** Reading text follows **

The Prince William County Commonwealth’s Attorney’s office said on Thursday that 100 inmates received vaccinations earlier this week. They did not say whether those inmates received the first or second dose of the vaccine.

Commonwealth’s Attorney Amy Ashworth said Thursday the jail has reported to the office “that the situation is under control.”

There are currently 597 inmates being held at the jail. 

Shawn Stout, an attorney for the public defender’s office, said last week that he has heard anecdotal reports from his clients and other attorneys that inmates have tested positive in several different units within the jail, including the quarantine unit that is used to separate people who are coming into the jail for the first time. He said that much of the jail is locked down, now, as jail staff try to stop the spread. 

“The jail is either not testing people or just locking them down anytime there's a symptom or a complaint. And essentially at this point, the entire jail is locked down,” Stout said. “It's a facility where hundreds of people that are out – day in, day out – in close quarters and it is impossible for them to adequately social distance.”

** End of Reading text **
** Source material follows **

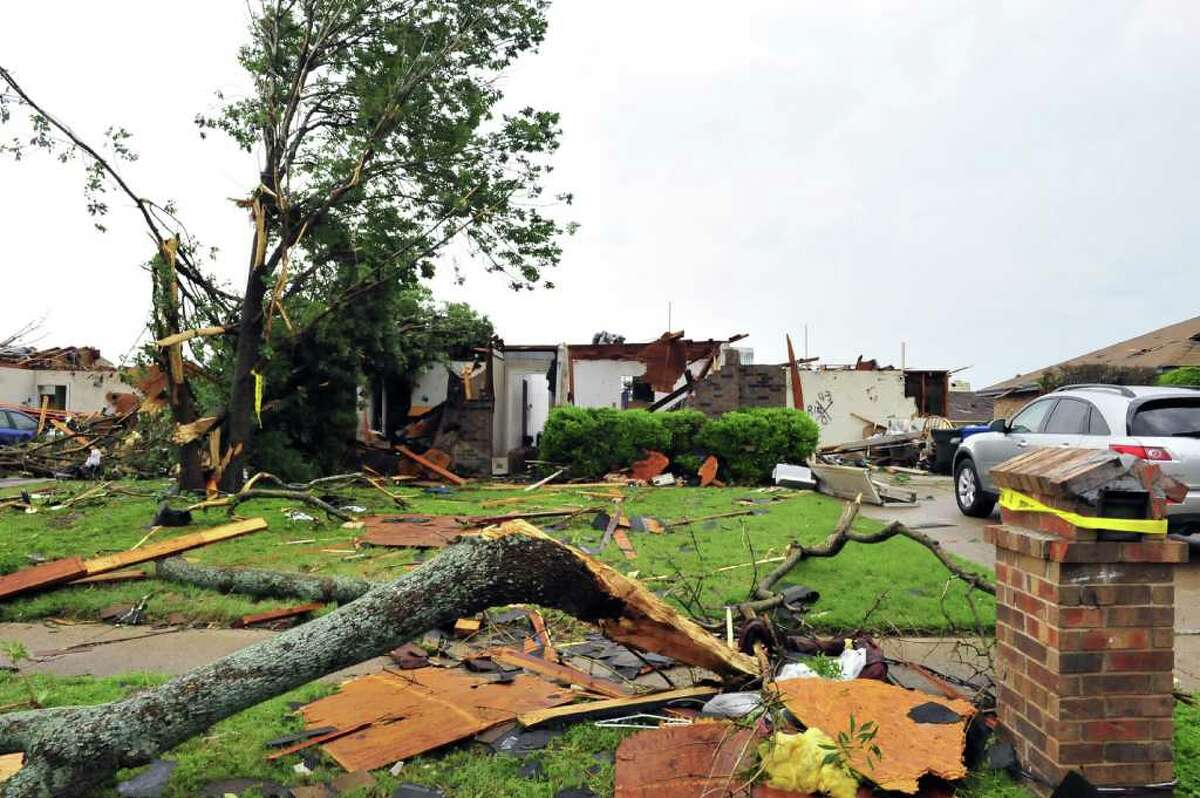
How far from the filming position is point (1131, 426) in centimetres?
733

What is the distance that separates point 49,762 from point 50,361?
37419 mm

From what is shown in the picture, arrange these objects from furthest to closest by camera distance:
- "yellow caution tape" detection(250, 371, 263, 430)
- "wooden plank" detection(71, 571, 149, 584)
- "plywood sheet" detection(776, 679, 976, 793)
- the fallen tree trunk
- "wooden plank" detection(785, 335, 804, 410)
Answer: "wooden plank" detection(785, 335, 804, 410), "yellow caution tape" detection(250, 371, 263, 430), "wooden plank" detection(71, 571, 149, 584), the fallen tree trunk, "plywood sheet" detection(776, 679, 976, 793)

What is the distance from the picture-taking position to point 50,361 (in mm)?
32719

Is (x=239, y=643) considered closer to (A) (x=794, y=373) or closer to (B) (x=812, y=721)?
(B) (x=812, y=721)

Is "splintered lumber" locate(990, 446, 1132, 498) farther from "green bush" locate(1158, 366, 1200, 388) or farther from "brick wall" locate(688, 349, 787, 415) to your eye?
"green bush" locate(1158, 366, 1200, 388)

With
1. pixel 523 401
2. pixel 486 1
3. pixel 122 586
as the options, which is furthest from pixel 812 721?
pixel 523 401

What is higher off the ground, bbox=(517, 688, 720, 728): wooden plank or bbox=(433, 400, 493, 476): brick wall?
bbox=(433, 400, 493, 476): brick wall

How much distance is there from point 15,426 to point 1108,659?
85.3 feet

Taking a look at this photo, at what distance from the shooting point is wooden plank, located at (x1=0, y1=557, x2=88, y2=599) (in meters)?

** End of Source material **

▶ Study questions:
[1] Update the jail report by rewriting everything from "Commonwealth’s Attorney Amy" down to "stop the spread.", with "inmates" changed to "detainees".
[2] Please write what comes next in the jail report, picking up after its last sentence.
The material has nothing to do with the jail report.

▶ Exercise answers:
[1]
Commonwealth’s Attorney Amy Ashworth said Thursday the jail has reported to the office “that the situation is under control.”

There are currently 597 detainees being held at the jail. 

Shawn Stout, an attorney for the public defender’s office, said last week that he has heard anecdotal reports from his clients and other attorneys that detainees have tested positive in several different units within the jail, including the quarantine unit that is used to separate people who are coming into the jail for the first time. He said that much of the jail is locked down, now, as jail staff try to stop the spread.

[2]
Stout noted the both staff members and some inmates on work programs travel back and forth between the jail and the community.

Incarcerated people and attorneys are not the only people raising concerns about the outbreak. Family members of inmates are also trying to raise awareness. 

A woman whose fiancé is currently being held at the jail said in an email to Prince William Times Thursday that she believes more needs be done to protect the people in the jail from getting sick. 

The woman said her fiancé is part of the jail’s inmate workforce and works in the kitchen at the jail. She said that he has expressed to her that many of the jail’s kitchen workers have been quarantined due to the outbreak, leaving very few remaining workers to cook meals for inmates and correctional officers, and potentially exposing them to COVID-19. 

“My fiancé as well as other inmates in the workforce [are] now having to put their lives in danger to cover for the inmates that are infected and in quarantine. [No one] is doing anything about it. The inmates have no choice but to do what they are asked,” she said. “They are inmates, but they are humans and they need to be protected.”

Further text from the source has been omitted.